At the same time there is still repressive policing as we saw with the recent arrest of the S-CAP 3, simply for doing support work for a homeless person. We can see these connections between more ‘repressive’ policing and ‘community policing’ in the involvement of the same male police officer in a series of actions over the last few years. He was one of the arresting officers for the S-CAP 11, he spoke in uniform for the police at the Take Back the Night rally last September, and most recently was involved in instigating the arrests of the S-CAP 3. These are some of the reasons why it is important not to collaborate with the police and to open up a space as we have done tonight for support, solidarity and discussion among those of us critical of the police as a social institution.
3) Moving Against and Beyond the Police
There are many ways of organizing against the policing of our lives. This ranges from organizing against specific police injustices like the shooting death by police of Jermaine Carby in Brampton this past September, organizing to get rid of unjust laws so the police cannot use them against us, organizing a local Cop Watch group to monitor police actions, organizing for independent reviews of police actions– so the police do not get to investigate themselves, the Black Lives Matter campaign, the campaign against the violence (including police violence, racism and negligence) against missing and disappeared indigenous women, organizing to de-militarize the police, and much, much more. In this organizing we begin to get a sense of how we can together organize for social justice without police through building networks of solidarity and mutual support.
But we also need to think though more explicitly how to address problems in our communities without relying on the police as the Incite Women of Colour Against Violence Collective argues (see reference below). We have to stop thinking about the police as any sort of solution. We have to organize to address our own problems so the police do not get drawn into oppressed communities to intensify the oppression that people already face. Instead we need to get at the social roots of tensions and violence and to develop socially transformative solutions. We need grass roots community organizing that can begin to organize autonomously from state relations to address our problems without the intervention of the police and the criminal injustice systems. We need far more discussion on how to begin to do this. This is only a beginning. Putting it as a question can we not imagine a world of social justice without the police?
Some references I have found useful.
Incite! Women of Colour Against Violence, Color of Violence, the INCITE! Anthology, Cambridge, Massachusetts: South End Press, 2006.

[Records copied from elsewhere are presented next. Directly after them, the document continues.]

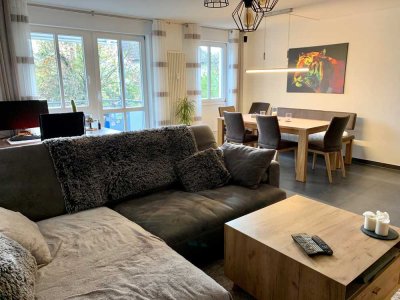 Helle 2-Zimmer Wohnung mit Balkon in Bubenreuth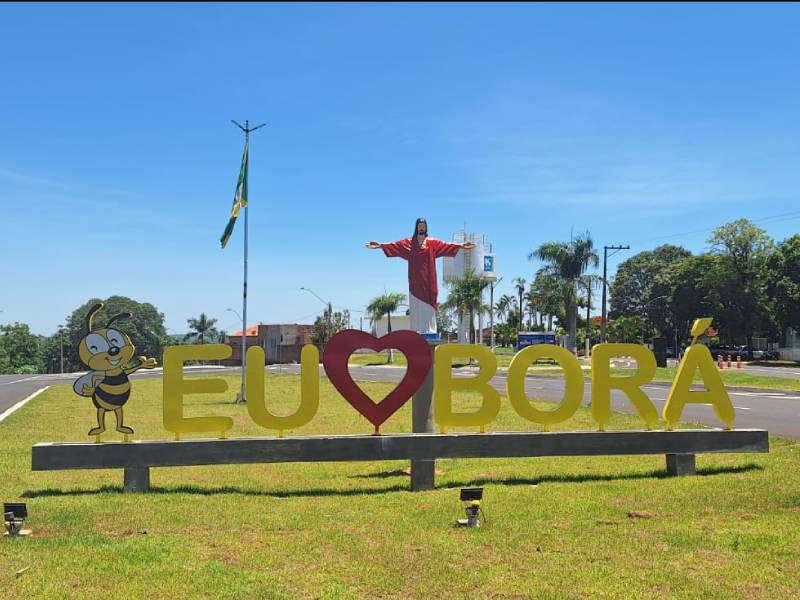 Borá perde o título de segunda menor cidade do Brasil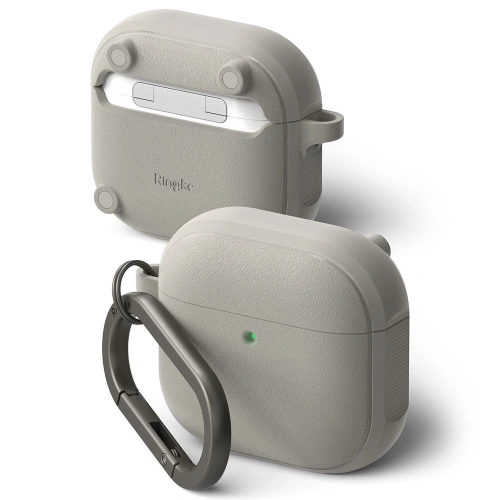 Etui Ringke Onyx Magnetic Magsafe Apple AirPods 4 Warm Grey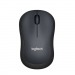 Мышь беспроводная Logitech M220 (910-004895) Silent оптическая, 1000dpi, радиус до 10м, Dark/Grey, шт#2082850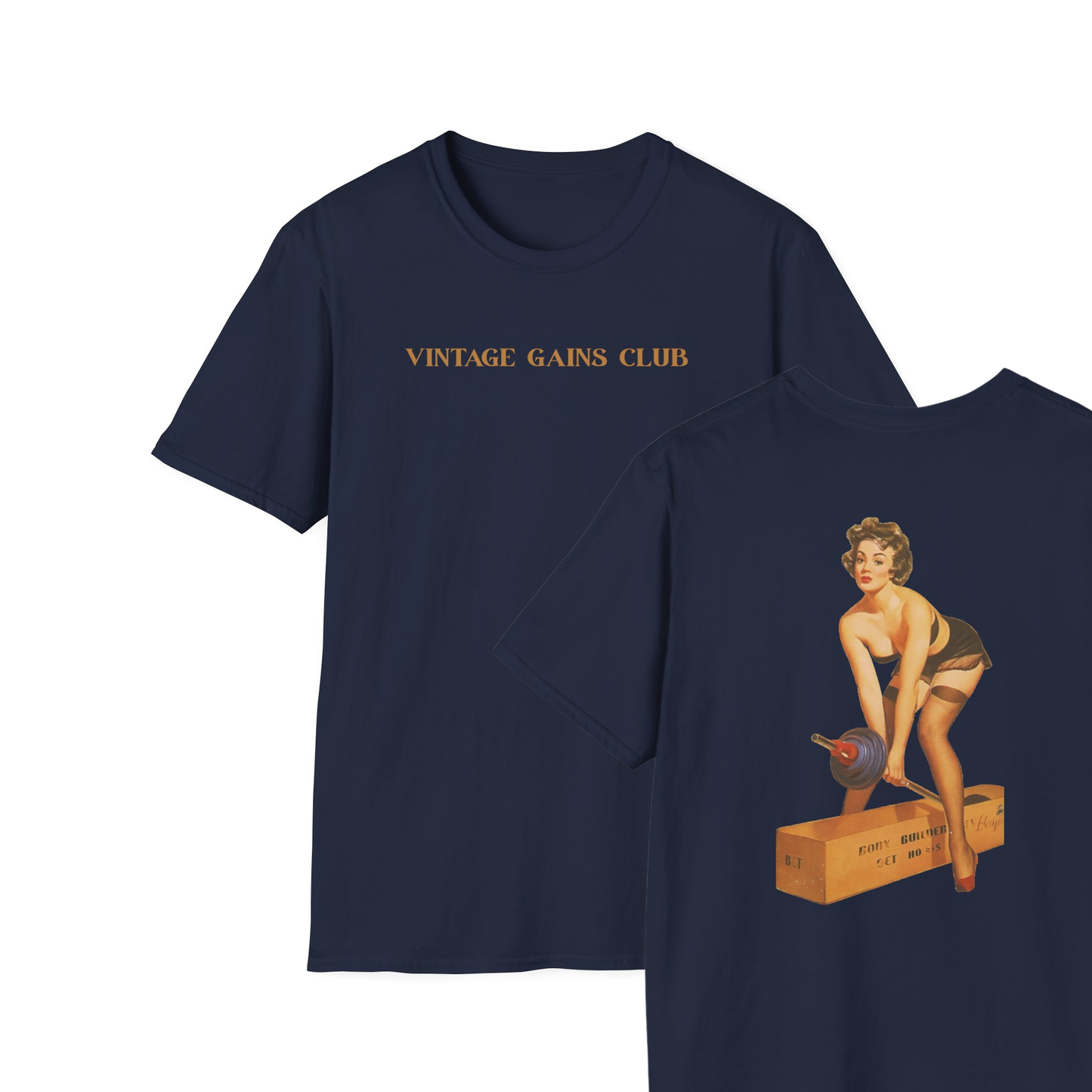 Vintage Gains Club T-Shirt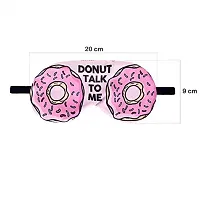 Imported Air Sleep Mask with 3D Printing Donut Eye Mask-thumb1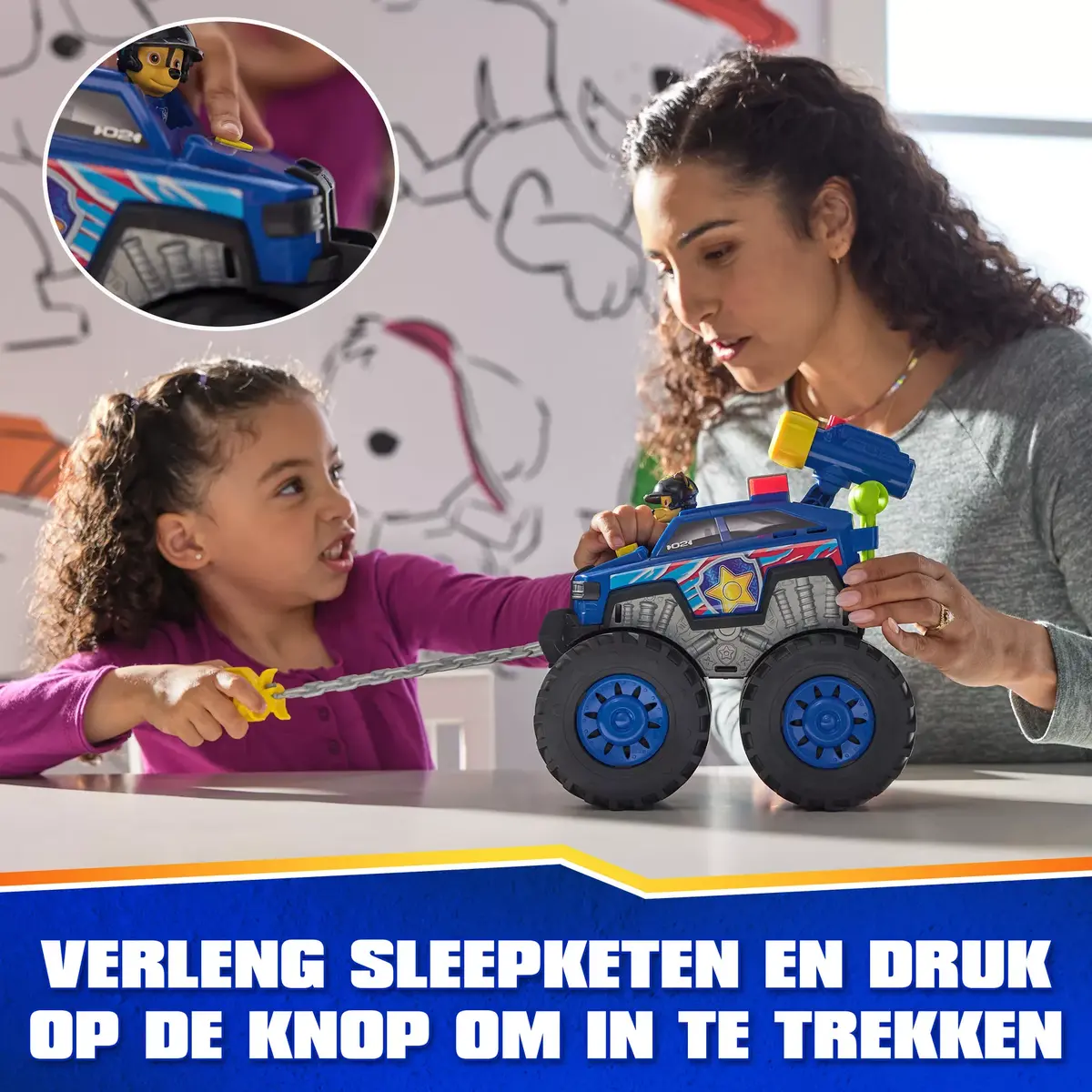 Полицейская машина PAW Patrol Chase’s Power Haulin’ Cruiser Photo 7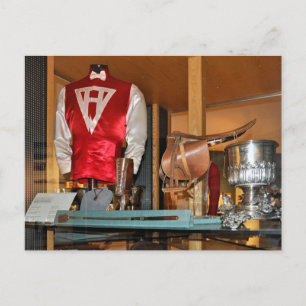 Cartão Postal Tack do Seabiscuit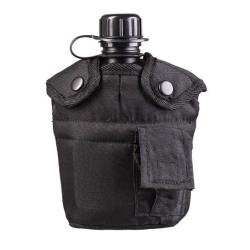 Gourde + Quart US - 0,9L - Noir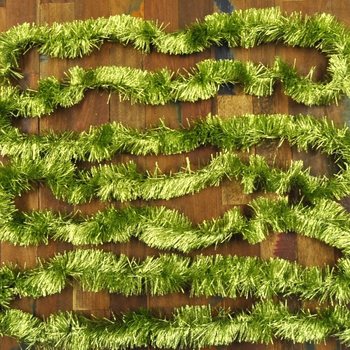 GREEN CHRISTMAS GARLAND OF 30 METERS
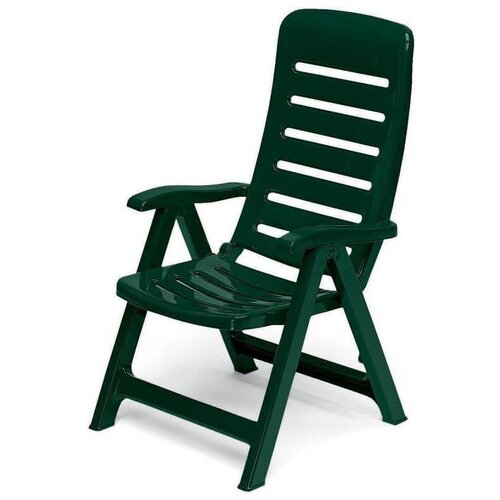 Пластиковое кресло SCAB GIARDINO Quintilla armchair, зеленый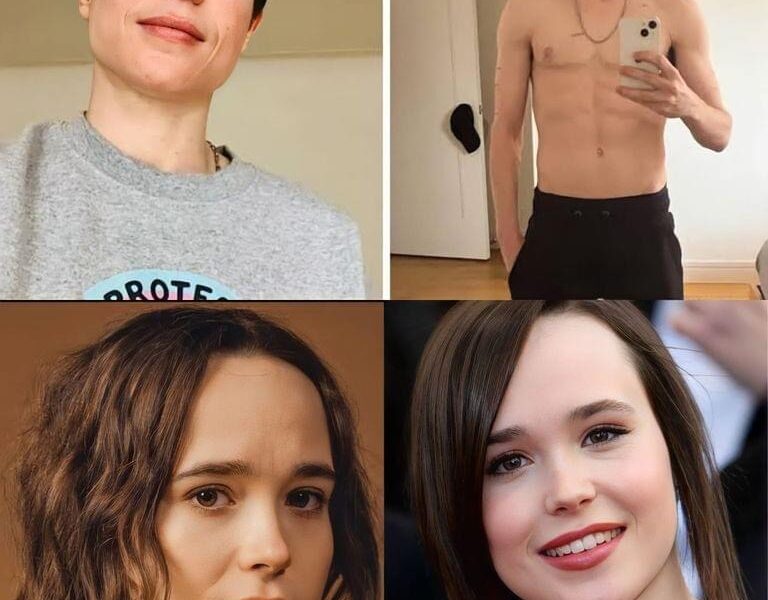La Actriz Ellen Page Se Somete A Un Procedimiento De Transformación De Género Identificándose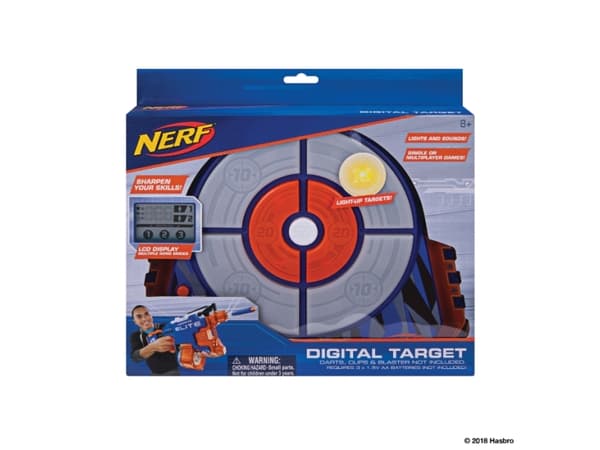 NERF Elite Strike And Score Digitaalinen maali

Joey L. Mogul, Andrea j. Ritchie, and Kay Whitlock, Queer (In)justice, The Criminalization of LGBT People in the United States, Boston: Beacon Press, 2011.
Phil Scraton, The State of the Police, London: Pluto, 1985.
Dean Spade, Normal Life: Administrative Violence, Critical Trans Politic and the Limits of the Law, Cambridge, Massachusetts: South End Press, 2011.
Kristian Williams, Our Enemies in Blue, Police and Power in America, Cambridge, Massachusetts; South End Press, 2007.
Lesley J. Wood, Crisis and Control, The Militarization of Protest Policing, Toronto: Pluto/Between the Lines, 2014.